Davacı vekili 17.09.2021 tarihli dava dilekçesinde; zilyetlik hukuki sebebine dayanarak 105 ada 2, 3, 4, 5, 6, 7 ve 8 parsel sayılı taşınmazların tapu kaydının iptali ile davacı adına tescilini istemiş, davalı Hazine vekili davanın reddini savunmuştur.

İlk Derece Mahkemesince yapılan yargılama sonunda; 3402 sayılı Kanun'un 12/3 üncü maddesinde düzenlenen 10 yıllık hak düşürücü süre geçtikten sonra açıldığı gerekçesiyle davanın reddine karar verilmiş, davacı vekilinin istinaf isteği Bölge Adliye Mahkemesince esastan reddedilmiş, davacı vekili tarafından temyiz edilmiştir.

Dava, tapu iptali ve tescil isteğine ilişkindir.

Tarafların karşılıklı iddia ve savunmalarına, dayandıkları belgelere, uyuşmazlığa uygulanması gereken hukuk kuralları ile hukuki ilişkinin nitelendirilmesine, Bölge Adliye Mahkemesi kararındaki gerekçeye, 6100 sayılı Kanun’un 369/1 inci maddesi de gözetilerek yapılan incelemede aynı Kanun’un 371 inci maddesinde yer alan sebeplerden biri bulunmadığına göre, temyizen incelenen karar usul ve kanuna uygun olup davacı vekilinin temyiz dilekçesinde ileri sürdüğü nedenler kararın bozulmasını gerektirecek nitelikte görülmemiştir.
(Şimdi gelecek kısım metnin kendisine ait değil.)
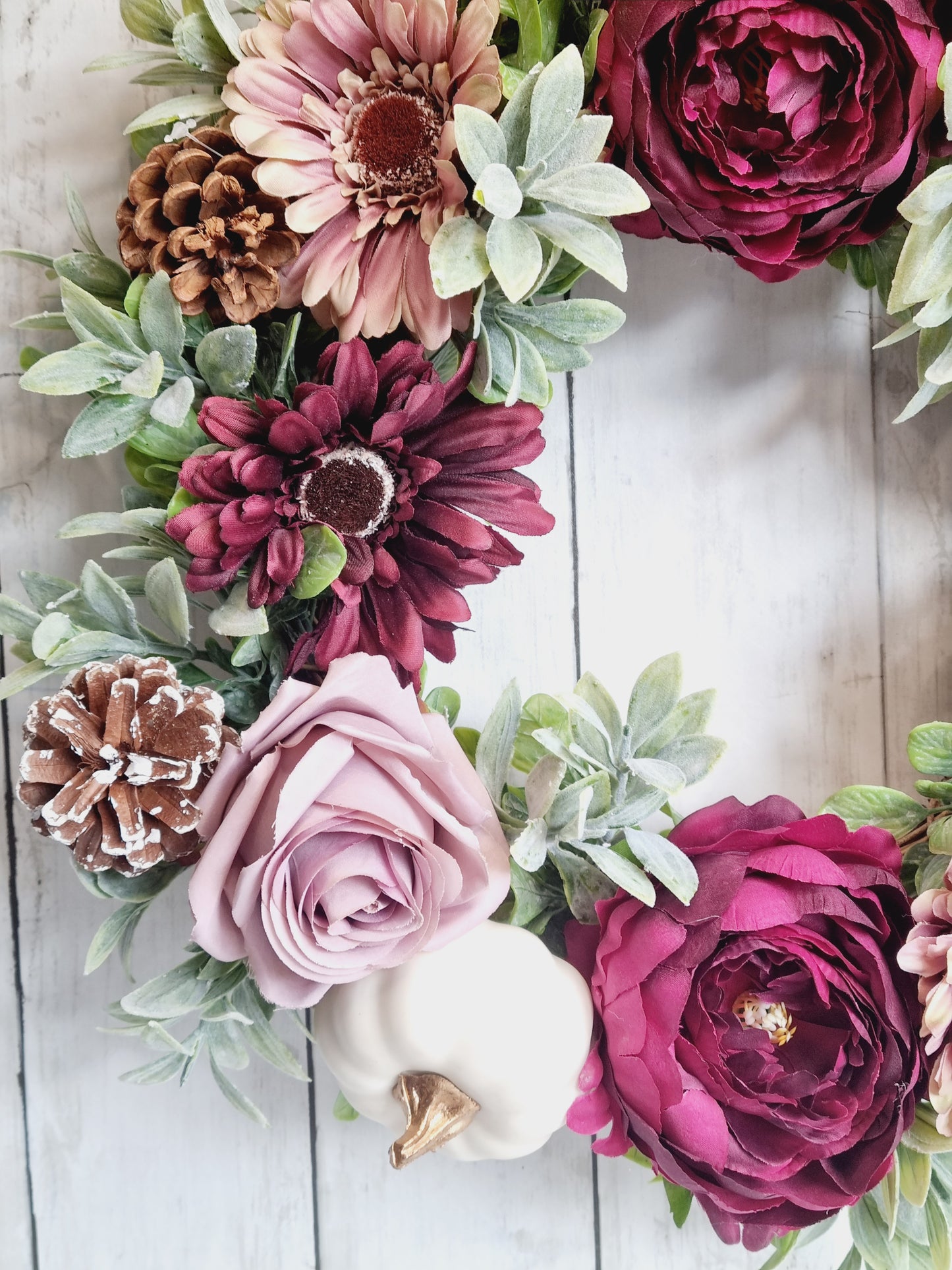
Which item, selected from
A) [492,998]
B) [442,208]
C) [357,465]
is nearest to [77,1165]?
[492,998]

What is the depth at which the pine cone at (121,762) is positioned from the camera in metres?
0.50

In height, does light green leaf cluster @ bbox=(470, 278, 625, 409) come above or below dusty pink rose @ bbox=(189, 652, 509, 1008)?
above

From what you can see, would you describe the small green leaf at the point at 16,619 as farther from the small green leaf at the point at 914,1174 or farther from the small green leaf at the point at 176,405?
the small green leaf at the point at 914,1174

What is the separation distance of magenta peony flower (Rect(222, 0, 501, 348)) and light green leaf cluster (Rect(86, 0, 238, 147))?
0.8 inches

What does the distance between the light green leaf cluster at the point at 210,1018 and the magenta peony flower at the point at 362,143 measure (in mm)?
403

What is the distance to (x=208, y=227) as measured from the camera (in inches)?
21.5

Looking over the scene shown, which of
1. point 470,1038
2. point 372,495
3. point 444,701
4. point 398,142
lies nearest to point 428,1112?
point 470,1038

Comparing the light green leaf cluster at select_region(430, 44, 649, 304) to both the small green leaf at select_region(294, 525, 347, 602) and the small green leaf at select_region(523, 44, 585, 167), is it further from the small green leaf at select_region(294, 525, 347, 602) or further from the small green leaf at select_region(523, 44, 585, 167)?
the small green leaf at select_region(294, 525, 347, 602)

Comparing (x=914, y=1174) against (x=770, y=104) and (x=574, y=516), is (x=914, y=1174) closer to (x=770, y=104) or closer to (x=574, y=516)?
(x=574, y=516)

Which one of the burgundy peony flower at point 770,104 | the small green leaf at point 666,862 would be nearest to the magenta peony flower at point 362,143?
the burgundy peony flower at point 770,104

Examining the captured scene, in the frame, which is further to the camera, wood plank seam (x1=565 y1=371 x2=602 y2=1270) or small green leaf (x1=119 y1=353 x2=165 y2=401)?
wood plank seam (x1=565 y1=371 x2=602 y2=1270)

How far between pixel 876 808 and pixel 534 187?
0.44 metres

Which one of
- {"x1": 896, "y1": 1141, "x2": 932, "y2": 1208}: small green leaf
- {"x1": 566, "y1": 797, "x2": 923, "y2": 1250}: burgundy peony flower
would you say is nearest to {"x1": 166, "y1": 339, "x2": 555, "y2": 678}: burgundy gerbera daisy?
{"x1": 566, "y1": 797, "x2": 923, "y2": 1250}: burgundy peony flower

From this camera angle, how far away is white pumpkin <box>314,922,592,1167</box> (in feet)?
1.84
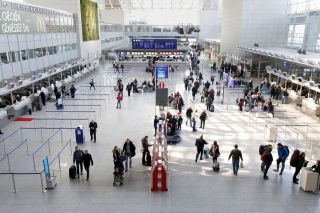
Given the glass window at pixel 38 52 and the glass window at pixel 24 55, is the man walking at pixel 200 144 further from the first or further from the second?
the glass window at pixel 38 52

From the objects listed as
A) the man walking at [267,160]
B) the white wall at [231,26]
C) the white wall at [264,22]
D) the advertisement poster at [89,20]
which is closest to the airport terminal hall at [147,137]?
the man walking at [267,160]

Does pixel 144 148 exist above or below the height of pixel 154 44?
below

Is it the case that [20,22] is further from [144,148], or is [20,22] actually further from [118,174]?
[118,174]

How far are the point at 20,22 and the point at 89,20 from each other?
19191mm

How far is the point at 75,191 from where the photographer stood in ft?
29.5

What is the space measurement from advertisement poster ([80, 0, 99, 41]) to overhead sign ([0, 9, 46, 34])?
38.7 ft

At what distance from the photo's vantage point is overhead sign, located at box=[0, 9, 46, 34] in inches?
730

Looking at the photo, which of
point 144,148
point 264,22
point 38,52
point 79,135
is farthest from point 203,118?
point 264,22

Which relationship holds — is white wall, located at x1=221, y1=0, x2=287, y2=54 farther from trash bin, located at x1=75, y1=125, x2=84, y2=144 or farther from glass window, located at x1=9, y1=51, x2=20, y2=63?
trash bin, located at x1=75, y1=125, x2=84, y2=144

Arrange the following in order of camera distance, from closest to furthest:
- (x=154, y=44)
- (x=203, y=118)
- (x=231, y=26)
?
(x=203, y=118)
(x=154, y=44)
(x=231, y=26)

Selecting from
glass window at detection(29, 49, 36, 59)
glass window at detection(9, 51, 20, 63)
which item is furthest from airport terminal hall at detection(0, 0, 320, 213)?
glass window at detection(29, 49, 36, 59)

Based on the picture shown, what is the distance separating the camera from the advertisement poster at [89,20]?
36606mm

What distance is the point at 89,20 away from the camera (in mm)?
39281

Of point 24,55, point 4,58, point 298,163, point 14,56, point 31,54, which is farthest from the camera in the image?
point 31,54
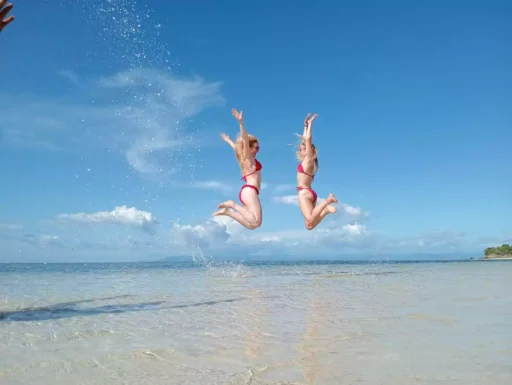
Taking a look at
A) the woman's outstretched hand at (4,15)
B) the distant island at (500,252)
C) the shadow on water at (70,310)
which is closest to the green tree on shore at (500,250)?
the distant island at (500,252)

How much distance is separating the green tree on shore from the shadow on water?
120454 mm

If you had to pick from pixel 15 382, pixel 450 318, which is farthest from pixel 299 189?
pixel 15 382

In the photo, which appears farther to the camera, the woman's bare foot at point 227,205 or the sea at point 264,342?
the woman's bare foot at point 227,205

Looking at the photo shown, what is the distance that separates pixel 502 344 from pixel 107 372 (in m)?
5.34

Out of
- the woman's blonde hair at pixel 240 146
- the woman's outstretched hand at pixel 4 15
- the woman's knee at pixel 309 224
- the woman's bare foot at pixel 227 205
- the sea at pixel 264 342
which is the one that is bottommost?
the sea at pixel 264 342

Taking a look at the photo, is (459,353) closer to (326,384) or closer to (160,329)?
(326,384)

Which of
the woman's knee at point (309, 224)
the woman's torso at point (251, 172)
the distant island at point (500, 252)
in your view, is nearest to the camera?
the woman's torso at point (251, 172)

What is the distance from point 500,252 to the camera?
119125mm

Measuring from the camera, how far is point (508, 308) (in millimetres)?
10508

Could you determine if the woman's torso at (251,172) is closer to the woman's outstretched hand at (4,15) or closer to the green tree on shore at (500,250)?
the woman's outstretched hand at (4,15)

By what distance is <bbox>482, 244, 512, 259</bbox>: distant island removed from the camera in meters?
117

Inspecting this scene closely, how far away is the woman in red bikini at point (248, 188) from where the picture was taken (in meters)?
9.71

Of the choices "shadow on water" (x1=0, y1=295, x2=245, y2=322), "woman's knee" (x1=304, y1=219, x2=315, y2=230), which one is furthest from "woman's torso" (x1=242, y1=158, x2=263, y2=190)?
"shadow on water" (x1=0, y1=295, x2=245, y2=322)

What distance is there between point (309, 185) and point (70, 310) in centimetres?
→ 659
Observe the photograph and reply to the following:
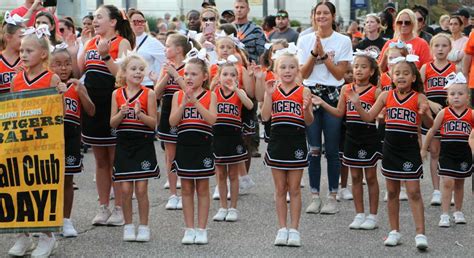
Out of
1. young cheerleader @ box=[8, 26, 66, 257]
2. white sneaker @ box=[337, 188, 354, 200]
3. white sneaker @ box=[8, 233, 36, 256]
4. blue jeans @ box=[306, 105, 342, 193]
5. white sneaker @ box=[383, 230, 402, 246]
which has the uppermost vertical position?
young cheerleader @ box=[8, 26, 66, 257]

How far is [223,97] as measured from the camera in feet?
33.4

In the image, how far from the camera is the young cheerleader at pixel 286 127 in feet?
29.2

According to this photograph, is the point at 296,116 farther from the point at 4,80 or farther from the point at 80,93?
the point at 4,80

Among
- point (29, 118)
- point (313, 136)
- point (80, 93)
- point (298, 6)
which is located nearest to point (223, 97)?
point (313, 136)

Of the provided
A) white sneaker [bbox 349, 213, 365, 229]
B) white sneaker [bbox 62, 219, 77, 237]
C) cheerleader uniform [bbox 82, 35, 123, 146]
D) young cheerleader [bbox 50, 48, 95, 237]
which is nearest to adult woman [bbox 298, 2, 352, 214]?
white sneaker [bbox 349, 213, 365, 229]

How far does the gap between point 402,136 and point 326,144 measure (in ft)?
5.38

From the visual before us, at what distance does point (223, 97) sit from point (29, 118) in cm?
249

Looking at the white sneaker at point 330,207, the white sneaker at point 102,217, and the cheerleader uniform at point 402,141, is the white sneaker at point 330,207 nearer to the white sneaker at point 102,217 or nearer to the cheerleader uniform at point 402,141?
the cheerleader uniform at point 402,141

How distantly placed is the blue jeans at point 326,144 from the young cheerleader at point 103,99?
1.97 metres

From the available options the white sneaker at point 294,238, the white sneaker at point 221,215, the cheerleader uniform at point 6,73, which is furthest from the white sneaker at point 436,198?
the cheerleader uniform at point 6,73

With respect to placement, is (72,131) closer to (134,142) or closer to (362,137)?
(134,142)

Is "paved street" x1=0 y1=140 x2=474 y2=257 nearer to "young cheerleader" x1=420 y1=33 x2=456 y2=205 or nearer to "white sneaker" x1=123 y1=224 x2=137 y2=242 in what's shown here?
"white sneaker" x1=123 y1=224 x2=137 y2=242

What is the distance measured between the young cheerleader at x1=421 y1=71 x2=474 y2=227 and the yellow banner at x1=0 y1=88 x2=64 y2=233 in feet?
11.5

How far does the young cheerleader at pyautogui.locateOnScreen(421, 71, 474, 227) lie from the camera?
9.70 meters
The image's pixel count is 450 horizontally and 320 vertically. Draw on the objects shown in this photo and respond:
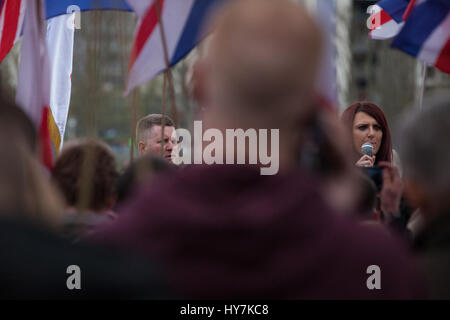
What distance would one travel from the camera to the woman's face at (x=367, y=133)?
462cm

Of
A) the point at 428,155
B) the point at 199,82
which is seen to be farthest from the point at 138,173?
the point at 428,155

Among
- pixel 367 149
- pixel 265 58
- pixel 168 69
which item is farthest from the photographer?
pixel 367 149

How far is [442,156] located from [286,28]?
62cm

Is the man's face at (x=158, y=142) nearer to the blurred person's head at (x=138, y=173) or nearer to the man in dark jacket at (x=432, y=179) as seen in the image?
the blurred person's head at (x=138, y=173)

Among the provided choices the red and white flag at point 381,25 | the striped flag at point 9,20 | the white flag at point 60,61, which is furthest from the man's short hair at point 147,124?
the red and white flag at point 381,25

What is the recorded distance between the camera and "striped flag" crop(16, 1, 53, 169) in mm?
3551

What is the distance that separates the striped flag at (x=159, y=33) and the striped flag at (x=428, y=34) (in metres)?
1.07

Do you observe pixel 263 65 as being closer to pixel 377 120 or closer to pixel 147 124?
pixel 377 120

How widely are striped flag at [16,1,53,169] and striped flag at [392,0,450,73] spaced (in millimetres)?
1779

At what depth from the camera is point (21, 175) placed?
68.8 inches

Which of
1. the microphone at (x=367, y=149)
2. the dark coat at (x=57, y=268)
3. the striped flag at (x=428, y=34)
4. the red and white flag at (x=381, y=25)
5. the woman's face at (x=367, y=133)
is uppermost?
the red and white flag at (x=381, y=25)

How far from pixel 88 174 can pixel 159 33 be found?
3.58 feet

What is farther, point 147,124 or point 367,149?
point 147,124

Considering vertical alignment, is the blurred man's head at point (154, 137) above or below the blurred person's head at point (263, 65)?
above
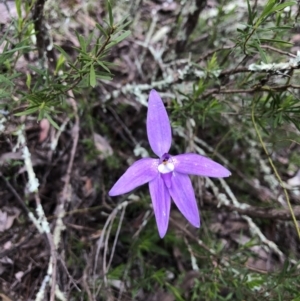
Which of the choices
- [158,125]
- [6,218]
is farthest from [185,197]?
[6,218]

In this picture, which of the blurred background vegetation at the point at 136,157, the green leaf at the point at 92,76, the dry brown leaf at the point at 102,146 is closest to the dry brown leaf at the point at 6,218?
the blurred background vegetation at the point at 136,157

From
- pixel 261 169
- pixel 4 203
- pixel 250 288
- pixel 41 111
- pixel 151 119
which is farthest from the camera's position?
pixel 261 169

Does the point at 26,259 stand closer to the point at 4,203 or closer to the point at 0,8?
the point at 4,203

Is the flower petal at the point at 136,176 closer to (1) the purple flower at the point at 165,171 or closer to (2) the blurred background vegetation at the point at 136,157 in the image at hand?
(1) the purple flower at the point at 165,171

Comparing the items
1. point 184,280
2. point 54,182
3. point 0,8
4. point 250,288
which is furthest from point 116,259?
Answer: point 0,8

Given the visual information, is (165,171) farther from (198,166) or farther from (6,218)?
(6,218)

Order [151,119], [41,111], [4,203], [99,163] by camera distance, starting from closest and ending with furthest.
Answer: [151,119] → [41,111] → [4,203] → [99,163]

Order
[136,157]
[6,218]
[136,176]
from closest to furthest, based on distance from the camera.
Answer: [136,176] → [6,218] → [136,157]
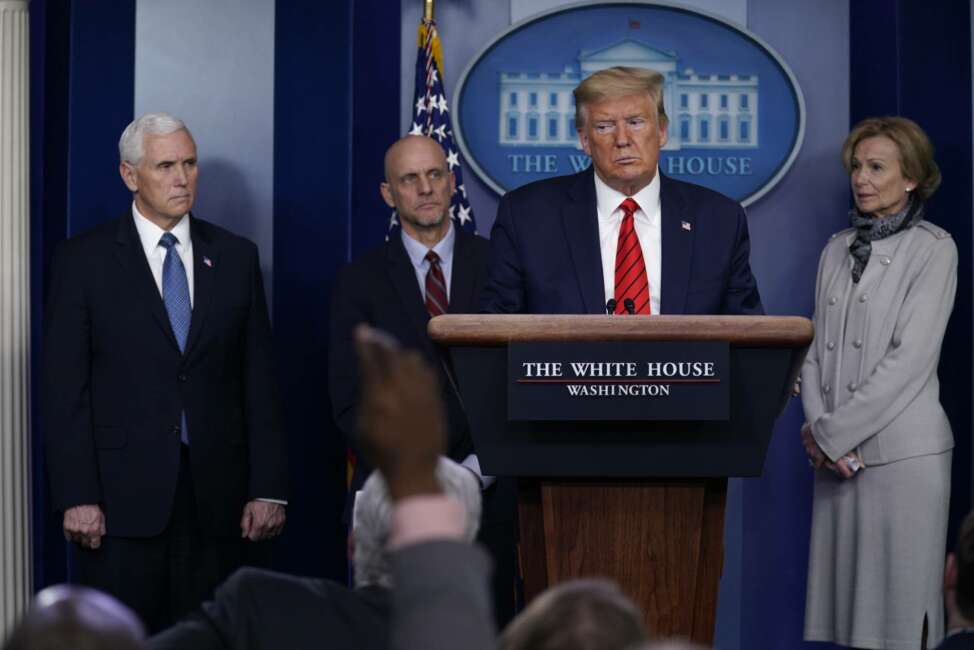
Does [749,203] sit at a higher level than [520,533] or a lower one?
higher

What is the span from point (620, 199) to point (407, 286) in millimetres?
1550

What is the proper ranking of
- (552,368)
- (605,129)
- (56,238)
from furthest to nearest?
(56,238) → (605,129) → (552,368)

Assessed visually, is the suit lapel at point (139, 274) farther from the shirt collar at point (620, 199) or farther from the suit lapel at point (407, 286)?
the shirt collar at point (620, 199)

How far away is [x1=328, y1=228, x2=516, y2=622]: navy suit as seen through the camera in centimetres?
470

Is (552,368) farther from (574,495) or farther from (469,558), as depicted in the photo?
(469,558)

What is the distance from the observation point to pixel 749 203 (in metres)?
5.72

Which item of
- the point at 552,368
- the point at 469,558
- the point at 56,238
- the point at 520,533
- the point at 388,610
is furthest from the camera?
the point at 56,238

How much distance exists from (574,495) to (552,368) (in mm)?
269

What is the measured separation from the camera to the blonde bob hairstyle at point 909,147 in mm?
4973

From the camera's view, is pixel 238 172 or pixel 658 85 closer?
pixel 658 85

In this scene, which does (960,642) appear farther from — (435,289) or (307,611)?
(435,289)

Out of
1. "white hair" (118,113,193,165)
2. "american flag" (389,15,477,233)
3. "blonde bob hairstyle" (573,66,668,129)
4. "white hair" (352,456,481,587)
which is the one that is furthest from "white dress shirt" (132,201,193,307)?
"white hair" (352,456,481,587)

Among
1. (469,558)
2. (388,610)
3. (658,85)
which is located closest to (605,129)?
(658,85)

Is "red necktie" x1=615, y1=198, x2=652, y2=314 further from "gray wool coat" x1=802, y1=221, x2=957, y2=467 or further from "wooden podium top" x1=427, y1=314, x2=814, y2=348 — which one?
"gray wool coat" x1=802, y1=221, x2=957, y2=467
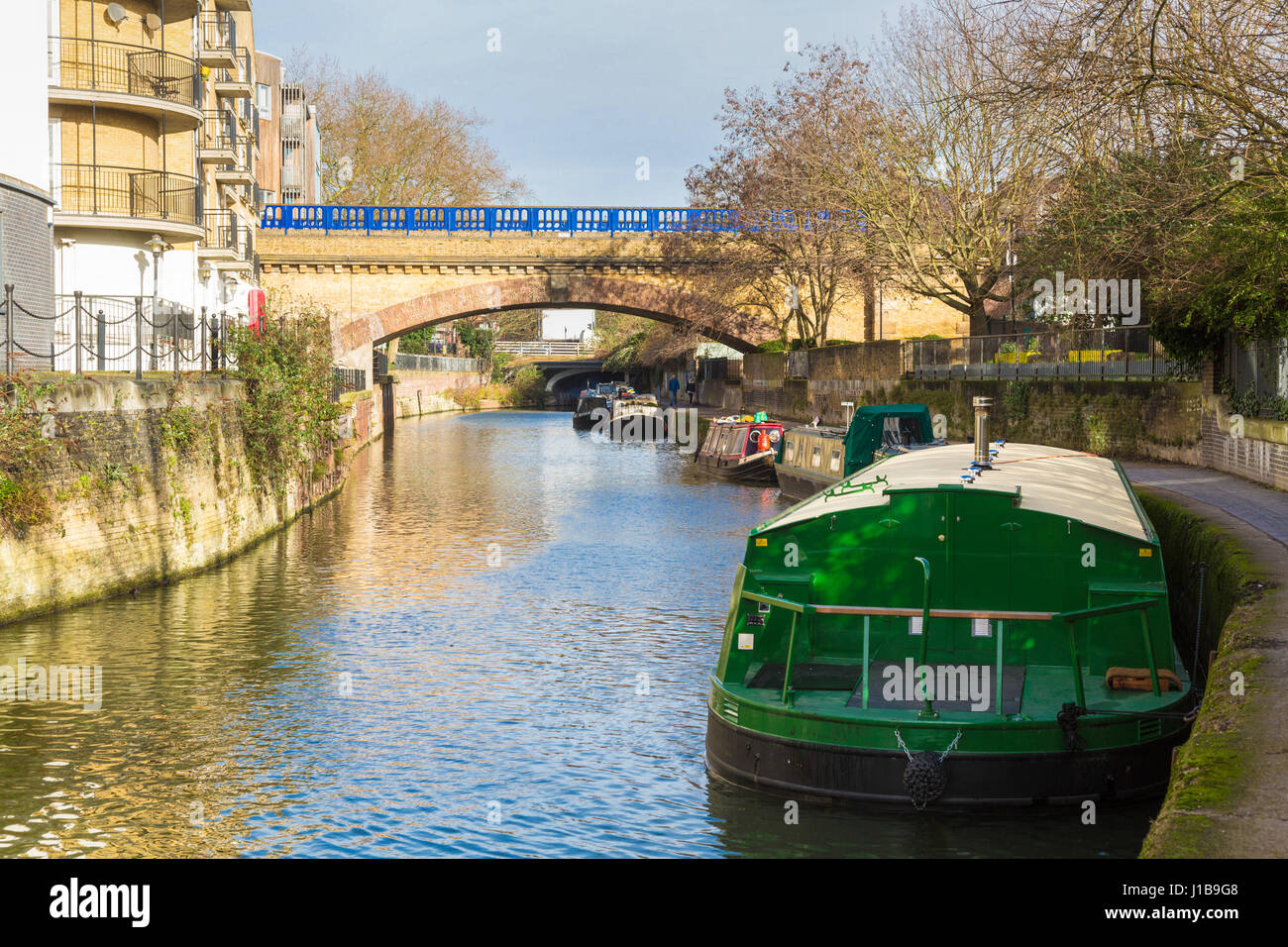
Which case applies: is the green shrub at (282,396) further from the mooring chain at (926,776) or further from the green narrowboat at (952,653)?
the mooring chain at (926,776)

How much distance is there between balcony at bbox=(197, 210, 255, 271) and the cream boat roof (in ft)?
86.1

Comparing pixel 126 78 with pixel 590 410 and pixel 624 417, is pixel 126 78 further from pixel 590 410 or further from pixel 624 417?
pixel 590 410

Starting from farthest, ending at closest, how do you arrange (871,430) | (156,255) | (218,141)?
(218,141)
(156,255)
(871,430)

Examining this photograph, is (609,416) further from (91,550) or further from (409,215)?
(91,550)

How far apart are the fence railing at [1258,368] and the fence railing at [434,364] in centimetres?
5484

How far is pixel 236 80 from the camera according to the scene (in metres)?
40.2

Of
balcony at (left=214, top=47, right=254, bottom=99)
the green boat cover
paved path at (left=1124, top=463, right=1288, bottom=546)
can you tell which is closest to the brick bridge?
balcony at (left=214, top=47, right=254, bottom=99)

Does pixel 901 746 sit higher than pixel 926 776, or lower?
higher

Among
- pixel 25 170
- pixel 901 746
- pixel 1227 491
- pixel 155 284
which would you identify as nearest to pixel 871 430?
pixel 1227 491

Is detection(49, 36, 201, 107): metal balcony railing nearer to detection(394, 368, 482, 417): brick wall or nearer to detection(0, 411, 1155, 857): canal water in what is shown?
detection(0, 411, 1155, 857): canal water

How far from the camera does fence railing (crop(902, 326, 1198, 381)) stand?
987 inches

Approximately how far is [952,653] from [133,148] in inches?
1075

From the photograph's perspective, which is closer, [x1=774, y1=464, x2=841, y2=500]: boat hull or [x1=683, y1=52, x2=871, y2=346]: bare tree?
[x1=774, y1=464, x2=841, y2=500]: boat hull

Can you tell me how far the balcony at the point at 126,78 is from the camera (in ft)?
99.9
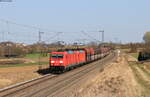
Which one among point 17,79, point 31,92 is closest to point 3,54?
point 17,79

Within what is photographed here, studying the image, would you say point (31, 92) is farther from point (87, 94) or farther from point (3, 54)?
point (3, 54)

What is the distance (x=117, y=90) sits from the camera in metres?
26.0

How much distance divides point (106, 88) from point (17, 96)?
24.1 feet

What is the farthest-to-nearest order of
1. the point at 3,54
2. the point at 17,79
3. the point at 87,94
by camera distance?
1. the point at 3,54
2. the point at 17,79
3. the point at 87,94

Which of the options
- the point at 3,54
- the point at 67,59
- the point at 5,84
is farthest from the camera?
the point at 3,54

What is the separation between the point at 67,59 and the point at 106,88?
24.8m

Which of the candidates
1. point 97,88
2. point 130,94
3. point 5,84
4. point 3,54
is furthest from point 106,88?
point 3,54

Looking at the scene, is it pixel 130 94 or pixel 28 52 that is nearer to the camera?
pixel 130 94

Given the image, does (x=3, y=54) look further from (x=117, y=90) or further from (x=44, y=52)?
(x=117, y=90)

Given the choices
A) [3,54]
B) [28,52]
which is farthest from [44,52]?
[28,52]

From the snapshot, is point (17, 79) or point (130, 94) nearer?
point (130, 94)

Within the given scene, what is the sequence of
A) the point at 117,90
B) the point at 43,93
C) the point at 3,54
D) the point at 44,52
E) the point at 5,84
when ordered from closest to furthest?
the point at 117,90 < the point at 43,93 < the point at 5,84 < the point at 44,52 < the point at 3,54

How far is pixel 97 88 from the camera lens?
2728 centimetres

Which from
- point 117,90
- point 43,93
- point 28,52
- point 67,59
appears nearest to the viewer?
point 117,90
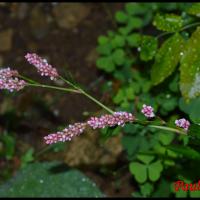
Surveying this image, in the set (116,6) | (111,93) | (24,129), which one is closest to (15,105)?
(24,129)

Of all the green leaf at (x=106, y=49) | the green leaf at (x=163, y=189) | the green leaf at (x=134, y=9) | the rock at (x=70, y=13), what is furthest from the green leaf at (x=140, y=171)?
the rock at (x=70, y=13)

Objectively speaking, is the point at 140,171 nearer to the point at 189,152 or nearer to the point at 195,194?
the point at 195,194

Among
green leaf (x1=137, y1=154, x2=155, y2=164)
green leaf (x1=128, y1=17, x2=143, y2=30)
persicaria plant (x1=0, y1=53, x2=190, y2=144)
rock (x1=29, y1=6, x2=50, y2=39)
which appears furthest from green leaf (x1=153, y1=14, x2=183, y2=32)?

SONUÇ: Yukarıda açıklanan nedenlerle;

Temyiz olunan Bölge Adliye Mahkemesi kararının 6100 sayılı Kanun'un 370 inci maddesi uyarınca ONANMASINA,

427,60 TL peşin harcın onama harcına mahsubu ile kalan 187,80 TL'nin temyiz edenden alınmasına,

Dosyanın İlk Derece Mahkemesine, kararın bir örneğinin Bölge Adliye Mahkemesine gönderilmesine,

24.03.2025 tarihinde oy birliğiyle karar verildi.